Items from a data source:
★ ★ ★ ★ ★ ★ ★

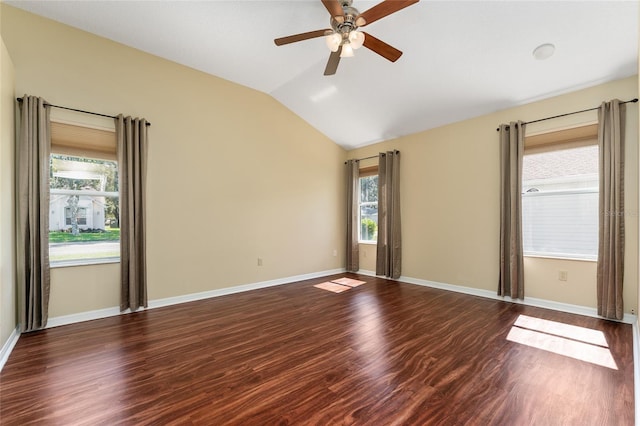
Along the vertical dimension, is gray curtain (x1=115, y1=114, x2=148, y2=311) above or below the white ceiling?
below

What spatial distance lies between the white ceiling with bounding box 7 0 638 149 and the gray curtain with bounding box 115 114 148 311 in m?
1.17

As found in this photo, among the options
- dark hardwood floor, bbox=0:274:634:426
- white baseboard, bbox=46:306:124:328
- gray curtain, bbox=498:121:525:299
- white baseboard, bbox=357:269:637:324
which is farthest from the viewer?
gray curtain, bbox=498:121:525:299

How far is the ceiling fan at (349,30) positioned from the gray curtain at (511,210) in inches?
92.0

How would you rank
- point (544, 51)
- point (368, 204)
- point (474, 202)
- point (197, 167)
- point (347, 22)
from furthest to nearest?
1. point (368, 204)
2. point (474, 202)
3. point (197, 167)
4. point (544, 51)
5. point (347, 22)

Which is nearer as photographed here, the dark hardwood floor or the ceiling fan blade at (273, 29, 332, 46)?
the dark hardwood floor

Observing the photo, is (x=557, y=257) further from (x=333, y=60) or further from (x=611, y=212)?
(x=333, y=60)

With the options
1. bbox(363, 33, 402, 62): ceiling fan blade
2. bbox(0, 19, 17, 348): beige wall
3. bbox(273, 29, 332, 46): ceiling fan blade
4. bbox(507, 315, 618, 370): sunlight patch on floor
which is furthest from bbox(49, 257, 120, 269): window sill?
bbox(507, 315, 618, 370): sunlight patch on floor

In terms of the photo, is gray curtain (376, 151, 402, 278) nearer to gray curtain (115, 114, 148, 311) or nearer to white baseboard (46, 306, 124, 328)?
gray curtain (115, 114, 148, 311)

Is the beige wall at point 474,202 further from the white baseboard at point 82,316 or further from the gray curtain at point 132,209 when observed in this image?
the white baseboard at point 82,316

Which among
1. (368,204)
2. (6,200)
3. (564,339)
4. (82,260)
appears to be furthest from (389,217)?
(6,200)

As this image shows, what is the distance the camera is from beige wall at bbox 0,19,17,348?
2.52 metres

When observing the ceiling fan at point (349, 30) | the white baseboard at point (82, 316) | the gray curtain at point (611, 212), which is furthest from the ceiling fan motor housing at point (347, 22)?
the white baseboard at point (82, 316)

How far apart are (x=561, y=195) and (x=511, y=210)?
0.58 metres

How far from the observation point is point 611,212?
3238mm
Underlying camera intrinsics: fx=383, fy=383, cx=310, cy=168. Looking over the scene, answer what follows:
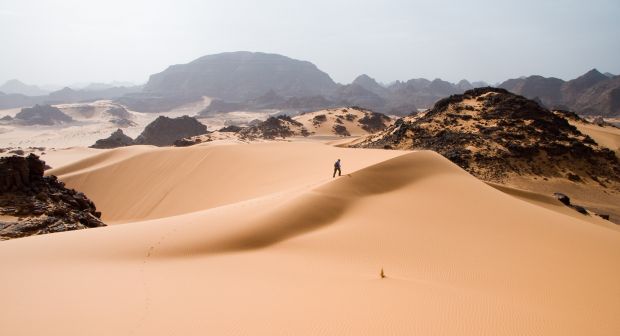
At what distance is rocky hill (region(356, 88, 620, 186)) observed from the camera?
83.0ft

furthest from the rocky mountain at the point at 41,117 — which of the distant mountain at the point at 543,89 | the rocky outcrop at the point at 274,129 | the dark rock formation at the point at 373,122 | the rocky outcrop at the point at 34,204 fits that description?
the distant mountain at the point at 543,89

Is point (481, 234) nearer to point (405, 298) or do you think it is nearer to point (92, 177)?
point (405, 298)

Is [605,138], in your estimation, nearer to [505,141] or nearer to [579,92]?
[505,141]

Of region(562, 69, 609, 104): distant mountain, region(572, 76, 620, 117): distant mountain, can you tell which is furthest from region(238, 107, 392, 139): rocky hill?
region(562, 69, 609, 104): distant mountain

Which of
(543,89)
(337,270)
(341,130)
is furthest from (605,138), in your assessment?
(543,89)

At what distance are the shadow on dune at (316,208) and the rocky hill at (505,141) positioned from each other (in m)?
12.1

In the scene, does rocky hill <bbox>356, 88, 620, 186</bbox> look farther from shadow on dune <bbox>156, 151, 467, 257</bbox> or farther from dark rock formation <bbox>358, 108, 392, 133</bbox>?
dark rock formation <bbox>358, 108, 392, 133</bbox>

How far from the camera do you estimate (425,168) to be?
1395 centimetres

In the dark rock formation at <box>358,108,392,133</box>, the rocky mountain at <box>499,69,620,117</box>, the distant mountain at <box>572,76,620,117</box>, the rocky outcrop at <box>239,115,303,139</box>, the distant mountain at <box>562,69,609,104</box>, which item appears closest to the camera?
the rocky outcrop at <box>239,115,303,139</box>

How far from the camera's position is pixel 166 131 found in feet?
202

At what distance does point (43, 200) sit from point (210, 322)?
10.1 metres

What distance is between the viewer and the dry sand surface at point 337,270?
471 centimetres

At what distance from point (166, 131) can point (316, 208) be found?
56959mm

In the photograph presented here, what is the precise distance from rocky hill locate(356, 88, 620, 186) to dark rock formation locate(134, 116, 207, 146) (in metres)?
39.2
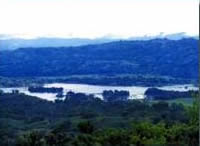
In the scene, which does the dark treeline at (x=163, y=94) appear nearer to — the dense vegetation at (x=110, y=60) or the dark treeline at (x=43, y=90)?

★ ★ ★ ★ ★ ★ ★

## What the task requires
Copy each line of the records precisely and drop any images they hold.

## Task answer
Along the vertical dimension, is gray curtain (x1=115, y1=114, x2=148, y2=311) above or below the white ceiling?
below

What spatial distance lies between the white ceiling with bounding box 7 0 638 149 and the gray curtain with bounding box 115 114 148 311 in m?
1.17

As found in this photo, among the options
- dark hardwood floor, bbox=0:274:634:426
- white baseboard, bbox=46:306:124:328
- gray curtain, bbox=498:121:525:299
- white baseboard, bbox=357:269:637:324
which is farthest from the viewer?
gray curtain, bbox=498:121:525:299

How far is the ceiling fan at (349,30) positioned from the gray curtain at (511,210) in inches?
92.0

How would you rank
- point (544, 51)
- point (368, 204)
- point (474, 202)
- point (197, 167)
- point (347, 22)
from furthest to nearest?
1. point (368, 204)
2. point (474, 202)
3. point (197, 167)
4. point (544, 51)
5. point (347, 22)

Which is nearer as photographed here, the dark hardwood floor or the ceiling fan blade at (273, 29, 332, 46)?
the dark hardwood floor

Observing the photo, is (x=557, y=257) further from (x=333, y=60) or further from (x=611, y=212)?
(x=333, y=60)

With the options
1. bbox(363, 33, 402, 62): ceiling fan blade
2. bbox(0, 19, 17, 348): beige wall
3. bbox(273, 29, 332, 46): ceiling fan blade
4. bbox(507, 315, 618, 370): sunlight patch on floor
which is furthest from bbox(49, 257, 120, 269): window sill?
bbox(507, 315, 618, 370): sunlight patch on floor

In terms of the photo, is gray curtain (376, 151, 402, 278) nearer to gray curtain (115, 114, 148, 311) or nearer to white baseboard (46, 306, 124, 328)?
gray curtain (115, 114, 148, 311)

Is the beige wall at point 474,202 further from the white baseboard at point 82,316 or further from the gray curtain at point 132,209 when observed in this image?
the white baseboard at point 82,316

Which among
1. (368,204)
2. (6,200)
3. (564,339)
4. (82,260)
appears to be furthest from (389,217)?
(6,200)

As this image shows, what is the distance the camera is from beige wall at bbox 0,19,17,348?
2.52 metres

When observing the ceiling fan at point (349, 30) | the white baseboard at point (82, 316) | the gray curtain at point (611, 212), which is furthest from the ceiling fan motor housing at point (347, 22)?
the white baseboard at point (82, 316)

How far apart are (x=561, y=195) and (x=511, y=210)?
0.58 metres

How far from the observation point is point 611,212?
3238mm
Underlying camera intrinsics: fx=383, fy=383, cx=310, cy=168. Looking over the scene, answer what follows:
At what distance is rocky hill (region(356, 88, 620, 186)) observed from the camera?
83.0ft

furthest from the rocky mountain at the point at 41,117 — which of the distant mountain at the point at 543,89 | the rocky outcrop at the point at 274,129 | the dark rock formation at the point at 373,122 | the rocky outcrop at the point at 34,204 fits that description?
the distant mountain at the point at 543,89

Is point (481, 234) nearer to point (405, 298) or do you think it is nearer to point (92, 177)?
point (405, 298)

Is [605,138], in your estimation, nearer to [505,141] or nearer to [579,92]?
[505,141]

Of region(562, 69, 609, 104): distant mountain, region(572, 76, 620, 117): distant mountain, can you tell which is furthest from region(238, 107, 392, 139): rocky hill?
region(562, 69, 609, 104): distant mountain

Which of
(543,89)
(337,270)
(341,130)
is furthest from (605,138), in your assessment?
(543,89)

At what distance are the shadow on dune at (316,208) and the rocky hill at (505,141) positioned from each other (in m)?
12.1

In the scene, does rocky hill <bbox>356, 88, 620, 186</bbox> look farther from shadow on dune <bbox>156, 151, 467, 257</bbox> or farther from dark rock formation <bbox>358, 108, 392, 133</bbox>?
dark rock formation <bbox>358, 108, 392, 133</bbox>

How far from the camera do you estimate (425,168) to be?
1395 centimetres

In the dark rock formation at <box>358,108,392,133</box>, the rocky mountain at <box>499,69,620,117</box>, the distant mountain at <box>572,76,620,117</box>, the rocky outcrop at <box>239,115,303,139</box>, the distant mountain at <box>562,69,609,104</box>, which item appears closest to the camera?
the rocky outcrop at <box>239,115,303,139</box>

How far from the camera's position is pixel 166 131 found in feet?
202

At what distance does point (43, 200) sit from point (210, 322)?
10.1 metres

What distance is between the viewer and the dry sand surface at point 337,270?
471 centimetres

At what distance from point (166, 131) can point (316, 208) be found?
56959mm

In the photograph presented here, what is the precise distance from rocky hill locate(356, 88, 620, 186) to dark rock formation locate(134, 116, 207, 146) (in metres)?
39.2
In the scene, which does the dark treeline at (x=163, y=94) appear nearer to — the dense vegetation at (x=110, y=60) or the dark treeline at (x=43, y=90)?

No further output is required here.